Le rideau est à peine tombé sur la Coupe du monde en Russie que déjà les regards se tournent vers 2022. Le prochain Mondial aura lieu dans quatre ans au Qatar, premier pays arabe à organiser cet événement planétaire.

Le chantier du stade de la Qatar Foundation avance très rapidement
Le chantier du stade de la Qatar Foundation avance très rapidement © Radio France / Christian Chesnot

Les chantiers avancent à grands pas. Malgré l'embargo imposé par ses voisins du Golfe qui reprochent à Doha son soutien à l'extrémisme religieux, le petit émirat assure qu'il ne sera pas en retard pour accueillir les équipes et leurs supporters.

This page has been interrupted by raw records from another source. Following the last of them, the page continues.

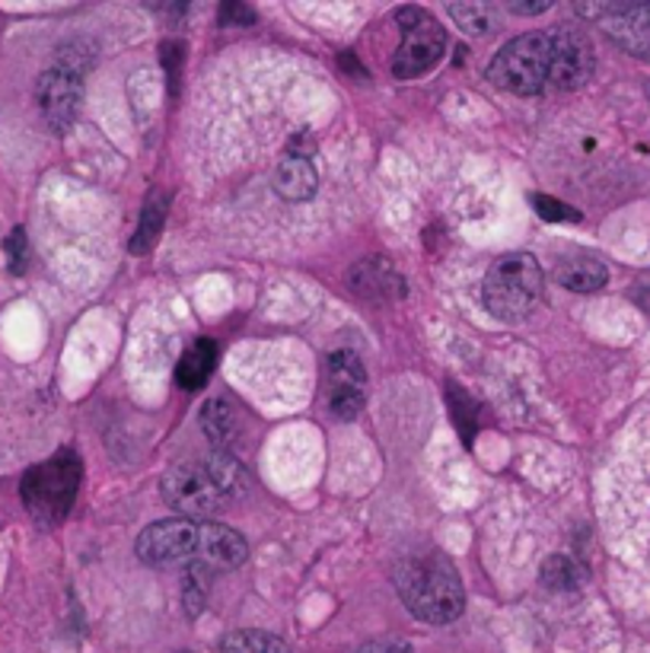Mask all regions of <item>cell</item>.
<instances>
[{
	"instance_id": "23",
	"label": "cell",
	"mask_w": 650,
	"mask_h": 653,
	"mask_svg": "<svg viewBox=\"0 0 650 653\" xmlns=\"http://www.w3.org/2000/svg\"><path fill=\"white\" fill-rule=\"evenodd\" d=\"M447 396H450L452 421H456L459 430H462L466 447H472V433H476V405H472V398L466 396L459 386H450V389H447Z\"/></svg>"
},
{
	"instance_id": "8",
	"label": "cell",
	"mask_w": 650,
	"mask_h": 653,
	"mask_svg": "<svg viewBox=\"0 0 650 653\" xmlns=\"http://www.w3.org/2000/svg\"><path fill=\"white\" fill-rule=\"evenodd\" d=\"M577 13L596 20L628 55L650 61V3H577Z\"/></svg>"
},
{
	"instance_id": "32",
	"label": "cell",
	"mask_w": 650,
	"mask_h": 653,
	"mask_svg": "<svg viewBox=\"0 0 650 653\" xmlns=\"http://www.w3.org/2000/svg\"><path fill=\"white\" fill-rule=\"evenodd\" d=\"M268 653H290V651H287V644H284L281 638H271V647H268Z\"/></svg>"
},
{
	"instance_id": "19",
	"label": "cell",
	"mask_w": 650,
	"mask_h": 653,
	"mask_svg": "<svg viewBox=\"0 0 650 653\" xmlns=\"http://www.w3.org/2000/svg\"><path fill=\"white\" fill-rule=\"evenodd\" d=\"M204 469L214 479V484L221 488L224 497H236V494L246 491V472H243L239 459L230 453V450H214L211 459L204 462Z\"/></svg>"
},
{
	"instance_id": "1",
	"label": "cell",
	"mask_w": 650,
	"mask_h": 653,
	"mask_svg": "<svg viewBox=\"0 0 650 653\" xmlns=\"http://www.w3.org/2000/svg\"><path fill=\"white\" fill-rule=\"evenodd\" d=\"M396 590L408 612L427 625H450L466 609L462 577L444 552H418L396 565Z\"/></svg>"
},
{
	"instance_id": "6",
	"label": "cell",
	"mask_w": 650,
	"mask_h": 653,
	"mask_svg": "<svg viewBox=\"0 0 650 653\" xmlns=\"http://www.w3.org/2000/svg\"><path fill=\"white\" fill-rule=\"evenodd\" d=\"M160 491L172 511L182 513V520H195V523H204L211 513L221 511V504L226 501L221 488L207 475L204 462L201 465L199 462L172 465L160 482Z\"/></svg>"
},
{
	"instance_id": "7",
	"label": "cell",
	"mask_w": 650,
	"mask_h": 653,
	"mask_svg": "<svg viewBox=\"0 0 650 653\" xmlns=\"http://www.w3.org/2000/svg\"><path fill=\"white\" fill-rule=\"evenodd\" d=\"M138 558L150 568L195 565L199 558V523L195 520H157L138 536Z\"/></svg>"
},
{
	"instance_id": "5",
	"label": "cell",
	"mask_w": 650,
	"mask_h": 653,
	"mask_svg": "<svg viewBox=\"0 0 650 653\" xmlns=\"http://www.w3.org/2000/svg\"><path fill=\"white\" fill-rule=\"evenodd\" d=\"M396 20L405 39L393 57V74L398 81H415L440 64L447 52V29L422 7H402L396 10Z\"/></svg>"
},
{
	"instance_id": "14",
	"label": "cell",
	"mask_w": 650,
	"mask_h": 653,
	"mask_svg": "<svg viewBox=\"0 0 650 653\" xmlns=\"http://www.w3.org/2000/svg\"><path fill=\"white\" fill-rule=\"evenodd\" d=\"M555 281L574 293H594L609 285V268L594 256H567L555 265Z\"/></svg>"
},
{
	"instance_id": "20",
	"label": "cell",
	"mask_w": 650,
	"mask_h": 653,
	"mask_svg": "<svg viewBox=\"0 0 650 653\" xmlns=\"http://www.w3.org/2000/svg\"><path fill=\"white\" fill-rule=\"evenodd\" d=\"M542 584L548 587V590H580V584H584V568L571 558V555H548L545 561H542Z\"/></svg>"
},
{
	"instance_id": "15",
	"label": "cell",
	"mask_w": 650,
	"mask_h": 653,
	"mask_svg": "<svg viewBox=\"0 0 650 653\" xmlns=\"http://www.w3.org/2000/svg\"><path fill=\"white\" fill-rule=\"evenodd\" d=\"M316 185H319L316 170L303 157H284L275 170V192L284 201H310L316 195Z\"/></svg>"
},
{
	"instance_id": "18",
	"label": "cell",
	"mask_w": 650,
	"mask_h": 653,
	"mask_svg": "<svg viewBox=\"0 0 650 653\" xmlns=\"http://www.w3.org/2000/svg\"><path fill=\"white\" fill-rule=\"evenodd\" d=\"M201 427H204L207 440L214 443V450H230L236 440V430H239V418L226 398H211L201 408Z\"/></svg>"
},
{
	"instance_id": "11",
	"label": "cell",
	"mask_w": 650,
	"mask_h": 653,
	"mask_svg": "<svg viewBox=\"0 0 650 653\" xmlns=\"http://www.w3.org/2000/svg\"><path fill=\"white\" fill-rule=\"evenodd\" d=\"M329 411L339 418V421H351L361 415L364 408V398H367V370L361 364L358 354L351 351H335L329 357Z\"/></svg>"
},
{
	"instance_id": "10",
	"label": "cell",
	"mask_w": 650,
	"mask_h": 653,
	"mask_svg": "<svg viewBox=\"0 0 650 653\" xmlns=\"http://www.w3.org/2000/svg\"><path fill=\"white\" fill-rule=\"evenodd\" d=\"M596 57L590 39L574 26L552 29V81L548 89H577L594 77Z\"/></svg>"
},
{
	"instance_id": "24",
	"label": "cell",
	"mask_w": 650,
	"mask_h": 653,
	"mask_svg": "<svg viewBox=\"0 0 650 653\" xmlns=\"http://www.w3.org/2000/svg\"><path fill=\"white\" fill-rule=\"evenodd\" d=\"M271 647V634L265 631H233L226 634L221 653H268Z\"/></svg>"
},
{
	"instance_id": "30",
	"label": "cell",
	"mask_w": 650,
	"mask_h": 653,
	"mask_svg": "<svg viewBox=\"0 0 650 653\" xmlns=\"http://www.w3.org/2000/svg\"><path fill=\"white\" fill-rule=\"evenodd\" d=\"M358 653H412V644H405V641H370L364 647H358Z\"/></svg>"
},
{
	"instance_id": "4",
	"label": "cell",
	"mask_w": 650,
	"mask_h": 653,
	"mask_svg": "<svg viewBox=\"0 0 650 653\" xmlns=\"http://www.w3.org/2000/svg\"><path fill=\"white\" fill-rule=\"evenodd\" d=\"M488 81L513 96L548 93L552 81V32H526L510 39L488 64Z\"/></svg>"
},
{
	"instance_id": "17",
	"label": "cell",
	"mask_w": 650,
	"mask_h": 653,
	"mask_svg": "<svg viewBox=\"0 0 650 653\" xmlns=\"http://www.w3.org/2000/svg\"><path fill=\"white\" fill-rule=\"evenodd\" d=\"M167 214H170V195L163 189H153L147 195V201H143L141 221H138V229H135V239H131V256H143L157 243L160 229L167 224Z\"/></svg>"
},
{
	"instance_id": "27",
	"label": "cell",
	"mask_w": 650,
	"mask_h": 653,
	"mask_svg": "<svg viewBox=\"0 0 650 653\" xmlns=\"http://www.w3.org/2000/svg\"><path fill=\"white\" fill-rule=\"evenodd\" d=\"M221 26H253L255 23V13L246 7V3H236V0H230V3H224L221 7Z\"/></svg>"
},
{
	"instance_id": "28",
	"label": "cell",
	"mask_w": 650,
	"mask_h": 653,
	"mask_svg": "<svg viewBox=\"0 0 650 653\" xmlns=\"http://www.w3.org/2000/svg\"><path fill=\"white\" fill-rule=\"evenodd\" d=\"M163 64H167V74H170V93H175V84H179V67H182V45L179 42H167L163 45Z\"/></svg>"
},
{
	"instance_id": "26",
	"label": "cell",
	"mask_w": 650,
	"mask_h": 653,
	"mask_svg": "<svg viewBox=\"0 0 650 653\" xmlns=\"http://www.w3.org/2000/svg\"><path fill=\"white\" fill-rule=\"evenodd\" d=\"M3 253H7V261H10V271L13 275H23V268H26V233L23 227H17L10 236H7V243H3Z\"/></svg>"
},
{
	"instance_id": "12",
	"label": "cell",
	"mask_w": 650,
	"mask_h": 653,
	"mask_svg": "<svg viewBox=\"0 0 650 653\" xmlns=\"http://www.w3.org/2000/svg\"><path fill=\"white\" fill-rule=\"evenodd\" d=\"M246 558H249V545L236 529L214 520L199 523V558H195L199 568L207 574H224V570L239 568Z\"/></svg>"
},
{
	"instance_id": "13",
	"label": "cell",
	"mask_w": 650,
	"mask_h": 653,
	"mask_svg": "<svg viewBox=\"0 0 650 653\" xmlns=\"http://www.w3.org/2000/svg\"><path fill=\"white\" fill-rule=\"evenodd\" d=\"M348 287L364 297V300H376V303H390V300H402L405 297V278L393 268V261L383 256L361 258L358 265H351L348 271Z\"/></svg>"
},
{
	"instance_id": "16",
	"label": "cell",
	"mask_w": 650,
	"mask_h": 653,
	"mask_svg": "<svg viewBox=\"0 0 650 653\" xmlns=\"http://www.w3.org/2000/svg\"><path fill=\"white\" fill-rule=\"evenodd\" d=\"M217 367V344L207 339H201L199 344H192L182 361L175 364V383L185 389V393H195L207 383V376Z\"/></svg>"
},
{
	"instance_id": "21",
	"label": "cell",
	"mask_w": 650,
	"mask_h": 653,
	"mask_svg": "<svg viewBox=\"0 0 650 653\" xmlns=\"http://www.w3.org/2000/svg\"><path fill=\"white\" fill-rule=\"evenodd\" d=\"M447 13L469 35H488L498 23V10L491 3H450Z\"/></svg>"
},
{
	"instance_id": "31",
	"label": "cell",
	"mask_w": 650,
	"mask_h": 653,
	"mask_svg": "<svg viewBox=\"0 0 650 653\" xmlns=\"http://www.w3.org/2000/svg\"><path fill=\"white\" fill-rule=\"evenodd\" d=\"M339 64H341V67H344V71H358V74H361V77H367V71H364V67H361V64H358V57L351 55V52H341V55H339Z\"/></svg>"
},
{
	"instance_id": "2",
	"label": "cell",
	"mask_w": 650,
	"mask_h": 653,
	"mask_svg": "<svg viewBox=\"0 0 650 653\" xmlns=\"http://www.w3.org/2000/svg\"><path fill=\"white\" fill-rule=\"evenodd\" d=\"M81 479H84V465L74 450H61L42 465H32L20 484V497L29 516L39 526H57L77 501Z\"/></svg>"
},
{
	"instance_id": "22",
	"label": "cell",
	"mask_w": 650,
	"mask_h": 653,
	"mask_svg": "<svg viewBox=\"0 0 650 653\" xmlns=\"http://www.w3.org/2000/svg\"><path fill=\"white\" fill-rule=\"evenodd\" d=\"M207 580H211V574L199 565H189L185 568V590H182V599H185V612L195 619L201 615V609H204V599H207Z\"/></svg>"
},
{
	"instance_id": "29",
	"label": "cell",
	"mask_w": 650,
	"mask_h": 653,
	"mask_svg": "<svg viewBox=\"0 0 650 653\" xmlns=\"http://www.w3.org/2000/svg\"><path fill=\"white\" fill-rule=\"evenodd\" d=\"M504 7L510 13H516V17H539V13H545L552 7V0H508Z\"/></svg>"
},
{
	"instance_id": "9",
	"label": "cell",
	"mask_w": 650,
	"mask_h": 653,
	"mask_svg": "<svg viewBox=\"0 0 650 653\" xmlns=\"http://www.w3.org/2000/svg\"><path fill=\"white\" fill-rule=\"evenodd\" d=\"M35 99H39V109L45 115L49 128L55 135H64L77 121L81 103H84V74L74 67H64V64L49 67L35 84Z\"/></svg>"
},
{
	"instance_id": "3",
	"label": "cell",
	"mask_w": 650,
	"mask_h": 653,
	"mask_svg": "<svg viewBox=\"0 0 650 653\" xmlns=\"http://www.w3.org/2000/svg\"><path fill=\"white\" fill-rule=\"evenodd\" d=\"M542 297V268L526 253L501 256L484 275L481 300L488 313L501 322H520L536 310Z\"/></svg>"
},
{
	"instance_id": "25",
	"label": "cell",
	"mask_w": 650,
	"mask_h": 653,
	"mask_svg": "<svg viewBox=\"0 0 650 653\" xmlns=\"http://www.w3.org/2000/svg\"><path fill=\"white\" fill-rule=\"evenodd\" d=\"M530 201H533V211H536L542 221H548V224H565V221L577 224L580 221V211H574L565 201L548 199V195H533Z\"/></svg>"
}]
</instances>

À quatre ans et demi du début de la compétition, sur les huit stades qui doivent être construits ou rénovés, l'un d'entre eux - le Khalifa International Stadium à Doha - est déjà opérationnel. Deux autres, les stades Al-Wakrah et Al-Bayt, devraient être terminés avant la fin l'année, tandis que les travaux du Lusail Stadium (80 000 places), où auront lieu le match d'ouverture et la finale, avancent bien. Si bien que beaucoup de stades "sont déjà terminés à 60, 70 %", assure Yousuf Mohamed Al-Jaida, chef du Centre financier du Qatar.

Nos projets n'auront pas de retard, ils seront même livrés en avance.

Le chantier du stade de la Qatar Foundation, lui, tourne jour et nuit dans la fournaise de l'été. 4 500 ouvriers sont mobilisés pour construire cette enceinte de 45 000 places. Une véritable course contre la montre que compte bien remporter le Qatar. "Sur le terrain, tous les chantiers, que ce soit le métro, les stades ou les projets immobiliers, sortent de terre. _Nos projets n’ont pas de retard, ils seront même livrés en avance_", s'enthousiasme  Yousuf Mohamed Al-Jaida. Le métro à 36 milliards de dollars devrait ouvrir en 2019, ainsi que de nouvelles routes, des hôtels, des musées, de nouveaux quartiers et même... de nouvelles villes.

Le Qatar contourne l'embargo

Mais depuis un an, le Qatar subit l'embargo de l'Arabie Saoudite, des Émirats arabes unis et de leurs alliés. "Nous tiendrons le choc, martèle le ministre des Affaires étrangères, Mohammed ben Abderrahmane Al-Thani, le pays peut survivre avec une économie résiliente." Le ministre mise sur _"les engagements de la communauté internationale vis-à-vis de la Coupe du monde_, afin qu’elle soit à l’abris des sabotages des pays qui nous assiègent". 

Sans approvisionnement de matériaux depuis l'Arabie saoudite et les Emirats, le Qatar a rapidement trouvé une solution. Il importe ce dont il a besoin de Malaisie et de Chine. L'enjeu est énorme, pour sa coupe du monde, le Qatar a prévu d'investir 100 milliards de dollars en infrastructures.